After about ten minutes, three other doctors, including my gynecologist, flooded the room to discuss the ultrasound. As I laid there helpless and clueless as to what they were saying (medical jargon), my mind wandered to the most terrible places. It was apparent something was wrong but to what extent and what exactly it was, I had no idea. They later explained to me that everyone has spinal fluid in their brains, this run through our ventricles that circulate up through our head and back down our spine. At least I think that’s how it works? Kai’s ventricle was either “plugged up” or not even fully formed. It was all hard to see in an ultrasound but what was very clear was the massive amount of fluid built up in his brain, that wasn’t supposed to be there. Oh and we discovered he was breech. So, his large head was shoved up in my rib cage. That felt great. I was immediately sent to St. Ann’s hospital to their MFM (Maternal Fetal Medicine) department to get another ultrasound by a high-risk gynecologist who confirmed what we previously discovered. She gave us several options, all which led to having a C-section, it was just a matter of when. Her name was Dr. Rink and she was AMAZING. I will forever be grateful for that woman. In that appointment, I sat with my husband and my mother as we just held each other and cried. None of us, including the doctors, knew what this fully entailed for our little man. There were so many questions. Will he come out crying, screaming and breathing on his own? Will he be coherent at all? What does the inside of his brain look like? Will he ever be able to eat, crawl, walk, talk, etc? Will he have some sort of mental disorder? Be classified as “special needs”? What does this all mean and WHY ME? But this is truly where this gut-wrenching question changed for me and became, “Why Him?” As believers, my husband and I have tried to constantly lean on our faith in this venture with Kai.
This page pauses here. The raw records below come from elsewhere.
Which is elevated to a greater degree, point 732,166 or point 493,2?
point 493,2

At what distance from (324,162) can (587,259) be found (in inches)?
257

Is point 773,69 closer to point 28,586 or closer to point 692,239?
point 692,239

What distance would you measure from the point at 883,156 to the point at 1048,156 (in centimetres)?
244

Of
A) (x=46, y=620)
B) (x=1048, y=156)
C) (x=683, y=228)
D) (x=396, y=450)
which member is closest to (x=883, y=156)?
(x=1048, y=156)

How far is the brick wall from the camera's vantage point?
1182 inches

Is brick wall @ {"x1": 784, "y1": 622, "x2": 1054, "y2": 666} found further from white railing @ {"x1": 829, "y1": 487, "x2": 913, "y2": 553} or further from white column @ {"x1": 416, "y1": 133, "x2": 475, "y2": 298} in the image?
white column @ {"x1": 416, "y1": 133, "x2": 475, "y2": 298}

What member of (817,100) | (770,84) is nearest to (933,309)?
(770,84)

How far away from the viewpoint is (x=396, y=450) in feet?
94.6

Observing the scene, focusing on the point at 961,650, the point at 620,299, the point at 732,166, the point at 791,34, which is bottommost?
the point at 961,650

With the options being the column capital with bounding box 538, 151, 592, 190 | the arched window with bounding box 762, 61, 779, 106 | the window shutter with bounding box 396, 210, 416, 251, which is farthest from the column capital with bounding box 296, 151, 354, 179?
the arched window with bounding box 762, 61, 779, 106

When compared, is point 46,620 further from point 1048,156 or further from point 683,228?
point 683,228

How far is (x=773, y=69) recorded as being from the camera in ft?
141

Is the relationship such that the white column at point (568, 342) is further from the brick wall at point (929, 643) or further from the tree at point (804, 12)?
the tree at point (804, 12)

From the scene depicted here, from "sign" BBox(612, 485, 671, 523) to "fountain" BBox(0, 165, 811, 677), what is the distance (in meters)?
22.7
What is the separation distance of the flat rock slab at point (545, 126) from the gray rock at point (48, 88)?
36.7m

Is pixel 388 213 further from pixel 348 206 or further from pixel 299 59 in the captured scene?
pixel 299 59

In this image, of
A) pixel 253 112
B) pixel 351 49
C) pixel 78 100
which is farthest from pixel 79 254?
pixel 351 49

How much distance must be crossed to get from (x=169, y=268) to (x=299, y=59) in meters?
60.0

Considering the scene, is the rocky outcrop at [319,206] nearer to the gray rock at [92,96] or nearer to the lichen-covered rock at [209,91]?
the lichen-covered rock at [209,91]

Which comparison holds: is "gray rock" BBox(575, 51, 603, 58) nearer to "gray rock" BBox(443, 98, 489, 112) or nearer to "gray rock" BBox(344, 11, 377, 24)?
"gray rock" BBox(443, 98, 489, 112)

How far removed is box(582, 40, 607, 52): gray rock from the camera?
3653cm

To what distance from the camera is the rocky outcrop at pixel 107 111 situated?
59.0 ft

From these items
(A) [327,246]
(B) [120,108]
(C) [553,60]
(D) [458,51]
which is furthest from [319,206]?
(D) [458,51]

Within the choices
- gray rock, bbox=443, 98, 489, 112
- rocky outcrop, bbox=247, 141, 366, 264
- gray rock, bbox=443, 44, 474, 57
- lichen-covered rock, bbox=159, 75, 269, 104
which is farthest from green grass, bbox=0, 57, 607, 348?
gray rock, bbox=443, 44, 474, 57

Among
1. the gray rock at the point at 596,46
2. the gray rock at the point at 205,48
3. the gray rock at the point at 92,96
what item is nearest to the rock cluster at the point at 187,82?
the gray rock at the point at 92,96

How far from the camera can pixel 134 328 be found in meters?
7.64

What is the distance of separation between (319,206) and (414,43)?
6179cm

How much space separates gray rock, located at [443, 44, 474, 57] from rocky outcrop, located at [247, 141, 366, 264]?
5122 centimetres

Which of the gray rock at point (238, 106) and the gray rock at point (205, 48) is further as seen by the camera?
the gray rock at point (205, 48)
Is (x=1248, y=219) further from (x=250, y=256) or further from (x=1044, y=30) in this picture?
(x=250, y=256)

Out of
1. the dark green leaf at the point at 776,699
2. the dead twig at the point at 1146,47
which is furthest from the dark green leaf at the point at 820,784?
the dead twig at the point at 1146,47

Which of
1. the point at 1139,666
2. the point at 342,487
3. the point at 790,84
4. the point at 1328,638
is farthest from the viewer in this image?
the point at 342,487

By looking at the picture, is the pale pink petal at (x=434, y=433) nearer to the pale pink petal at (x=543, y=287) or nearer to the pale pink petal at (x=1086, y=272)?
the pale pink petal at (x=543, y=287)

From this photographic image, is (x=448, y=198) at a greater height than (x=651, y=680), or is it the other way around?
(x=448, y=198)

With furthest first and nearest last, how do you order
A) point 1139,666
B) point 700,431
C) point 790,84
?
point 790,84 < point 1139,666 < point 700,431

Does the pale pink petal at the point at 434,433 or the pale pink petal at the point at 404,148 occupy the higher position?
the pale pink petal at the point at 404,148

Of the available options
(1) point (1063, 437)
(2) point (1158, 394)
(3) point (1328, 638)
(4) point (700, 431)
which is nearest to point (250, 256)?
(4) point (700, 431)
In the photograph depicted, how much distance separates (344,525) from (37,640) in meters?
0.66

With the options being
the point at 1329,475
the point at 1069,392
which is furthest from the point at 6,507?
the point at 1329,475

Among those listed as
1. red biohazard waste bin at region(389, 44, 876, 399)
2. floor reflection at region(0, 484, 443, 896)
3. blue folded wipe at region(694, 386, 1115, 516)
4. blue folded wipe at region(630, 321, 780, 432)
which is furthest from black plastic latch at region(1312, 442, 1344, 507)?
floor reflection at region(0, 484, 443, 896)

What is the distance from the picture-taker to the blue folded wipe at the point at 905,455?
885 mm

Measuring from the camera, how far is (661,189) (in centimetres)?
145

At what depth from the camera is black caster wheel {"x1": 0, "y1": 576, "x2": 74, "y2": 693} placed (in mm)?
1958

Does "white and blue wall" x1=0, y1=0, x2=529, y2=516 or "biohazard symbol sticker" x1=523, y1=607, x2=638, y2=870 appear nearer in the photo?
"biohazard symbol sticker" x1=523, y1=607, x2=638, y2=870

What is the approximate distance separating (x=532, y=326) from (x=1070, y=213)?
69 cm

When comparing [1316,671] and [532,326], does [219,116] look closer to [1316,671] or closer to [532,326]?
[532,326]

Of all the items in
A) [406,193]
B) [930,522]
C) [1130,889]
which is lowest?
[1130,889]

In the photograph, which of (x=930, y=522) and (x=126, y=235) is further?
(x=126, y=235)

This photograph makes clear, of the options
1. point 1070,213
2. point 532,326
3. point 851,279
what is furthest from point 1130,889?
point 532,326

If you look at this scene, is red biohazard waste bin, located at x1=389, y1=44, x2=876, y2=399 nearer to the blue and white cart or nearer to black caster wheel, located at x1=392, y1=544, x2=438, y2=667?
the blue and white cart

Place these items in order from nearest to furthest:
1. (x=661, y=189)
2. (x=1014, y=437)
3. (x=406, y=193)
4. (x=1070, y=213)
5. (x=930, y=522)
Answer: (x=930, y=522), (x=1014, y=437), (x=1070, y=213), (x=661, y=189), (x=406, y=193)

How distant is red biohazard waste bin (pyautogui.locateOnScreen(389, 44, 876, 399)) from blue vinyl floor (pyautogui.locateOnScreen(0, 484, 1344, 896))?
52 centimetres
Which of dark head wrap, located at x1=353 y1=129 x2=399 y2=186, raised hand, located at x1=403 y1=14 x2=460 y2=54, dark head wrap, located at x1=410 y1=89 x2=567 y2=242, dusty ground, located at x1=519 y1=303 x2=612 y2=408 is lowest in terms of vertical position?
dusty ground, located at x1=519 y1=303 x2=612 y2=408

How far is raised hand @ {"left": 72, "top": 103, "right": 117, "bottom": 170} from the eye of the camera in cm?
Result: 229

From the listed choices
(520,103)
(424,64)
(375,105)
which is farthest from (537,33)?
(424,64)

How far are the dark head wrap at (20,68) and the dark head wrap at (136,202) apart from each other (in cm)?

That gives us comfort for sure but still doesn’t make any of it easier. God also never promises that any of the trials we go through here on earth to be easy.
But seriously, if you’re in the Columbus area and experiencing a high-risk pregnancy (which I hope isn’t the case for all of you) , I highly recommend this amazing doctor.
I left the MFM office with a C-section scheduled three days later on Monday, December 11 in the morning. I spent the weekend trying to keep busy and surrounded by family and friends. I remember going shopping, packing our bag for the hospital (as we weren’t ready since it was 3-4 weeks before we thought this would be happening) and watching TV/having meals with loved ones. But if I’m truly transparent, the most memorable part of those three days waiting for Kai to enter this world was the Saturday morning, two days after we found out, when Danny went to LA Fitness for his usual morning work out and I was alone. (Well, with my dogs) I sat on the floor or our nursery, leaning up against Kai’s crib and sobbed. I just kept asking God, WHY? Why Me? Why Him? I guess I was hoping for some big thundering moment hearing God’s voice telling me why… but I didn’t. In fact, I felt more scared, alone and helpless than I ever had in my entire life. But I think God wanted me to feel that way, I think he wanted me to get that self-pity out so that I was prepared for Kai entering this world. So, I was ready to give him the best version of my self as his mother because it’s what he needed. It’s what he deserved. I promised myself after that moment that I was allowed to be sad and have moments when I question, “Why Me?” But I was no longer going to linger on that. I would let myself feel it, move past it, ask God to give me the strength to keep pushing forward, look at our beautiful boy and say, not today.
I know we all have struggles. We all have hard times. We have the lows and we have the highs. We have the moments when we ask, “Why Me?” But you’re not alone and it’s not always you. You can get past it and you will.